PhD Candidate Improving Reconstructive Surgery with 3D Printed Metals
Ph.D. candidate Valeria Marin Montealegre has been working on new options in 3D printed bio-metals for facial bone implants. Image: Scott Hamilton/RIT
While simultaneously taking graduate classes in product development at the Universidad Autónoma de Occident and working at her implantable device company HumanBX, Valeria Marin Montealegre watched surgeons perform reconstructive surgeries with the 3D printed prosthetics she’d designed.

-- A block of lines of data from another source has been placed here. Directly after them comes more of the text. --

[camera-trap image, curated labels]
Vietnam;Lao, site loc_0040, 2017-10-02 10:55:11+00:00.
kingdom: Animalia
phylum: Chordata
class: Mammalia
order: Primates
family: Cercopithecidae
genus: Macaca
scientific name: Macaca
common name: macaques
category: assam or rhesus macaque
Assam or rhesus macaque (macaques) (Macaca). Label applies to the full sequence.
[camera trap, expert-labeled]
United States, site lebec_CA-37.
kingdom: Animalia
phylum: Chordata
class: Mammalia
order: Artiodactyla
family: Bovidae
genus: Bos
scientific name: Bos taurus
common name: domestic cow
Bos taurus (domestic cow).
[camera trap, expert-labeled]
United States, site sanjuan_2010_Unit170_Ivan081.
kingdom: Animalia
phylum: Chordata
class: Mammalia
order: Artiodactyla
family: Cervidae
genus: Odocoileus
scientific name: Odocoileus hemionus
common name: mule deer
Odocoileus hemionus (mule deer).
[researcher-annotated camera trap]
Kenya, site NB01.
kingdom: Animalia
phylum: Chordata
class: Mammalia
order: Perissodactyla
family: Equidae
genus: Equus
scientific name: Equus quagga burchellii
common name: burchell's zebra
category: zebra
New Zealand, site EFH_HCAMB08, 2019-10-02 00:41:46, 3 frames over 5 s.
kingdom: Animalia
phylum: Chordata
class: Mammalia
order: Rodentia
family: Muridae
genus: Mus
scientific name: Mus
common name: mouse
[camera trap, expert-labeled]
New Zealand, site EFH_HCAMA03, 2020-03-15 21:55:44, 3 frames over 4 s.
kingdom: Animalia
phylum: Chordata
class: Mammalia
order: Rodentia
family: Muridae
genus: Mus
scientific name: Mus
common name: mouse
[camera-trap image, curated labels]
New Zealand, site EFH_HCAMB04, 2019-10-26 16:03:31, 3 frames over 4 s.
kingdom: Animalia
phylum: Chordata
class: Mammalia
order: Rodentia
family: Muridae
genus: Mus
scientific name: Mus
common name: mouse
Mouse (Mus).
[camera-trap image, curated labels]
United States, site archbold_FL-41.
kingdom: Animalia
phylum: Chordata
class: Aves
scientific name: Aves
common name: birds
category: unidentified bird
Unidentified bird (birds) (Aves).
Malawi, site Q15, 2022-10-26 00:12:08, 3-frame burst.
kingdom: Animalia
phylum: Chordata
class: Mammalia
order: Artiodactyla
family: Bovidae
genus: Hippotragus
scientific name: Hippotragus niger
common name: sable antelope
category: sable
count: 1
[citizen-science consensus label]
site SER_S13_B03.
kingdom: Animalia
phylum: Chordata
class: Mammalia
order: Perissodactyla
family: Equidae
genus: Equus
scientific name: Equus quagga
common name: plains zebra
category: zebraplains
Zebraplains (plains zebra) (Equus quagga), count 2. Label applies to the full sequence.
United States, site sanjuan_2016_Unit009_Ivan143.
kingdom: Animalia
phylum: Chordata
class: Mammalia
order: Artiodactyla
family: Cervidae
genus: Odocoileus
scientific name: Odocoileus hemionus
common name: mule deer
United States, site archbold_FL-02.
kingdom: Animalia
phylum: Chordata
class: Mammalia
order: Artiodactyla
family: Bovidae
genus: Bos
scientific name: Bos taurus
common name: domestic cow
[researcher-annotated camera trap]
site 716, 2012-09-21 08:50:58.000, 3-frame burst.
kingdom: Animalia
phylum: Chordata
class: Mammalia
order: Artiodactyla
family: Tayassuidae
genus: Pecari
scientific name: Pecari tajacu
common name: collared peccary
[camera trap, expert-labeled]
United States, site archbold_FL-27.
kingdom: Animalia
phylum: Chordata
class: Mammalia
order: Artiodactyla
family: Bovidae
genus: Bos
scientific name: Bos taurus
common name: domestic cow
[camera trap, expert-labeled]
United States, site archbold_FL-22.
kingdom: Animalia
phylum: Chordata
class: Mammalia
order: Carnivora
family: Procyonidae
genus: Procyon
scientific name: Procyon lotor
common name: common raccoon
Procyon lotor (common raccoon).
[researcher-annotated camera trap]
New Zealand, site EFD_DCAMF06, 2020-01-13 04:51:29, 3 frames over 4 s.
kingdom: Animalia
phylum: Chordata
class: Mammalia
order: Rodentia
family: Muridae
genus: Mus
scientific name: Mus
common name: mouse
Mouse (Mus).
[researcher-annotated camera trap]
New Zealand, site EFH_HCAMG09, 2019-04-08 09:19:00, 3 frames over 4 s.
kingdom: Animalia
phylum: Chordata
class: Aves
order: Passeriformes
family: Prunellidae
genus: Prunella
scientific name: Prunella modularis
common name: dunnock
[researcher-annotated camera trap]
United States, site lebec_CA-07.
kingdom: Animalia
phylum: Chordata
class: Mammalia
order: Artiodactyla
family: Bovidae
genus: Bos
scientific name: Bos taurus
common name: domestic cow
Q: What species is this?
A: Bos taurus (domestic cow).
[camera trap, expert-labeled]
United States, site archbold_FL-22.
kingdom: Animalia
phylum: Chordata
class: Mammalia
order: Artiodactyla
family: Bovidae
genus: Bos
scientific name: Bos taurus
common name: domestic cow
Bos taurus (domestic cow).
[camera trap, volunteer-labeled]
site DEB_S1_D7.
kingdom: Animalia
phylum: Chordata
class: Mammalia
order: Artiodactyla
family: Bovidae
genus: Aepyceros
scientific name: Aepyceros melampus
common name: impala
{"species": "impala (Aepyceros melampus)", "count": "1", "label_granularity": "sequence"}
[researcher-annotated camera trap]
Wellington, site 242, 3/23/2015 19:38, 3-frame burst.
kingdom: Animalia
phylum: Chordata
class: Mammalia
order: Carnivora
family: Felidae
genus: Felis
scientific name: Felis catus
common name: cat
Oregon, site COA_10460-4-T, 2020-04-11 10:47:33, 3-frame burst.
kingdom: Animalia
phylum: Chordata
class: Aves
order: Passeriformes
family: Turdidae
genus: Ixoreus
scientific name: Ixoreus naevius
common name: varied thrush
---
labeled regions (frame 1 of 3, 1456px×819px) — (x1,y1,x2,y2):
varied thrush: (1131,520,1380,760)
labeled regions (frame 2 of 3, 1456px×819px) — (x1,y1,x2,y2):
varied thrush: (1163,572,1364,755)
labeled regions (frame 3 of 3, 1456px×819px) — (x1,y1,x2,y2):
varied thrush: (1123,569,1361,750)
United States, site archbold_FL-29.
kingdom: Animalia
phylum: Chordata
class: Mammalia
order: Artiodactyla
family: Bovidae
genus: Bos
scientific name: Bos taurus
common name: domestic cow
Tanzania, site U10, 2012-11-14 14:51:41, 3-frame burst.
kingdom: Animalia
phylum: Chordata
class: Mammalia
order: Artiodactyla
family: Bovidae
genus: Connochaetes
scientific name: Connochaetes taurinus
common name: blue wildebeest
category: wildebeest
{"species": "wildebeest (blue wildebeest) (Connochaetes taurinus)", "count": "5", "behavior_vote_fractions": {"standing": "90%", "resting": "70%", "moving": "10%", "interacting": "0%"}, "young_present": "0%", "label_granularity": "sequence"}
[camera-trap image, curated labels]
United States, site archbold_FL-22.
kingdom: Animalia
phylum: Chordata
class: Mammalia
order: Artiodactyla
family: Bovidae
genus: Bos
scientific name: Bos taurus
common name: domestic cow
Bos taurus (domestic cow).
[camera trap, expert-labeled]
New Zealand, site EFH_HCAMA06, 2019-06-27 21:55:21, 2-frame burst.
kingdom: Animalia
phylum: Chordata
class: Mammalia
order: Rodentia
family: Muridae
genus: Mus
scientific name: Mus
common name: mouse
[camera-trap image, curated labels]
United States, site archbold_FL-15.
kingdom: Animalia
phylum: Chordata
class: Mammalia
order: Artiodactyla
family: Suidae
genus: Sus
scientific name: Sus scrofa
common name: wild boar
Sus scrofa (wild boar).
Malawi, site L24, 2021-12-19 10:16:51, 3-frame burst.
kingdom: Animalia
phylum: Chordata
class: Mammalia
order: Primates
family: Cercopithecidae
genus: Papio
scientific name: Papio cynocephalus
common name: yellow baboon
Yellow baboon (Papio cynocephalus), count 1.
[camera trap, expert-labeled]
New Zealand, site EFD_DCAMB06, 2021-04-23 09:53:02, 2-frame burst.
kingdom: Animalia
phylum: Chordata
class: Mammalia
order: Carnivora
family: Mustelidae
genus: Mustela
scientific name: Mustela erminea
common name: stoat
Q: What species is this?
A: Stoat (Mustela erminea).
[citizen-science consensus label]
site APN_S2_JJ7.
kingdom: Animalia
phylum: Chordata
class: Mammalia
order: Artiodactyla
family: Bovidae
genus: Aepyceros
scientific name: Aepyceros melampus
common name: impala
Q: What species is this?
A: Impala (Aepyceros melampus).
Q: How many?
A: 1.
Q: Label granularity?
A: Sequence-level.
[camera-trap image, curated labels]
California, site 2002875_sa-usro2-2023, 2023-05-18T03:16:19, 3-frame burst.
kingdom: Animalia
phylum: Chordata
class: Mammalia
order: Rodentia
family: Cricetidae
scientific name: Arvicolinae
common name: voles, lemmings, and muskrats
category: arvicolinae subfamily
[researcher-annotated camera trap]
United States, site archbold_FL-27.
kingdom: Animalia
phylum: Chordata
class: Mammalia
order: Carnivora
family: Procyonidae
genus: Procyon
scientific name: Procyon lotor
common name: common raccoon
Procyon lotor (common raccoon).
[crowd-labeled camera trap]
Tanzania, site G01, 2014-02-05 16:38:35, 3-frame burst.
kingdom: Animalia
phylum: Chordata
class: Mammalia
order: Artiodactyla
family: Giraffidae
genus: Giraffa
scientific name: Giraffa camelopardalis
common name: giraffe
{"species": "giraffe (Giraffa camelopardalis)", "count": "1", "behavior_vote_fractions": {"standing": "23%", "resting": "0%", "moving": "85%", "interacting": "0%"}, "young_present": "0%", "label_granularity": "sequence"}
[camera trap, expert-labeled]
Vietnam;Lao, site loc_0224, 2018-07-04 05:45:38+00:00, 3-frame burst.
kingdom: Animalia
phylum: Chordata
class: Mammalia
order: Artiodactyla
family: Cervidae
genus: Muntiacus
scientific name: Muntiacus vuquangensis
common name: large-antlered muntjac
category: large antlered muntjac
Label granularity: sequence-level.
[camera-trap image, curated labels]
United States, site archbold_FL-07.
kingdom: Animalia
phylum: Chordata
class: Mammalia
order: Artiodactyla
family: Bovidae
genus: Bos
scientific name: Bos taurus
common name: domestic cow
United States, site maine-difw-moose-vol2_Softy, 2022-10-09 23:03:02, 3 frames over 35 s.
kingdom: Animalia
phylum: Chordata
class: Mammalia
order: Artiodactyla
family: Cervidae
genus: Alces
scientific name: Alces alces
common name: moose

She was interested in learning more about the technology, and enrolled in the Global Scholars Program at RIT in 2021. Marin Montealegre is now working to complete her PhD in mechanical and industrial engineering. Her research is focused on using 3D printed biocompatible, absorbable metals for craniofacial implants, which will benefit patients and positively impact her business as well. Her advisor Denis Cormier, director of the university’s AMPrint Center, is a pioneer in molten metal jetting (MMJ), and she’s specifically focused on using this technology to manufacture zinc, which can be used for bone healing regeneration. By 3D printing zinc-based implants, the devices can offer temporary mechanical support during the healing process, and will degrade over time as new tissue and bone grow.
“There’s a trend now for bio-metals, those that can be absorbed in your body such as magnesium, iron, and zinc,” Marin Montealegre said.
“There are few places in the world that are working with molten metal jetting, none working with bio-metals—yet. We recognized an opportunity to explore these materials using a different technology, and we are helping pioneer in this space. My lab mates are even more impressive, as they are developing the technology from its conception through manufacturing to make this possible. I think this is awesome.”